Ben Folds

Songs for Silverman (Epic)

Kung Fu Hustle
Only Ben Folds could make Dr. Dre's FCC-frightening ditty "Bitches Ain't Shit" -- currently an iTunes extra -- sound sympathetic. But garnering sympathy for sometimes-unsavory underdogs is something the ivory-tickler has been adept at for his entire career. The difference with Songs for Silverman, his second solo studio album, is that the persona in its songs most deserving of compassion seems to be Folds himself.

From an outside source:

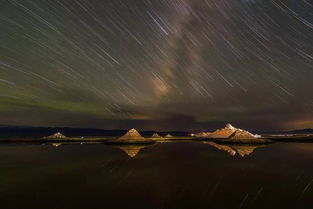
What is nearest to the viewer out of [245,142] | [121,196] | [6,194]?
[121,196]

Like The Unauthorized Biography of Reinhold Messner, the 1999 opus of the Ben Folds Five, Folds addresses relationship schisms with unsentimental honesty. "But Judy, I won't be your bitch anymore," he trills on a pedal-steel-inflected narrative about ditching a poisonous entanglement. On "You to Thank," he refers to the willful ignorance of friends and family toward an impending divorce by observing, "We put on a pretty good act/And they seemed to all need to believe it." Folds' music reflects the pensive tone, ditching the primary color piano-pop of 2001's Rockin' the Suburbs for mature arrangements redolent of the Beach Boys and '70s Elton John. However, the depth of Folds' introspection -- as evidenced, in particular, by the father doting on his daughter in "Gracie" -- never sounds heavy-handed, despite its refusal to allow smirking jokes to get in the way.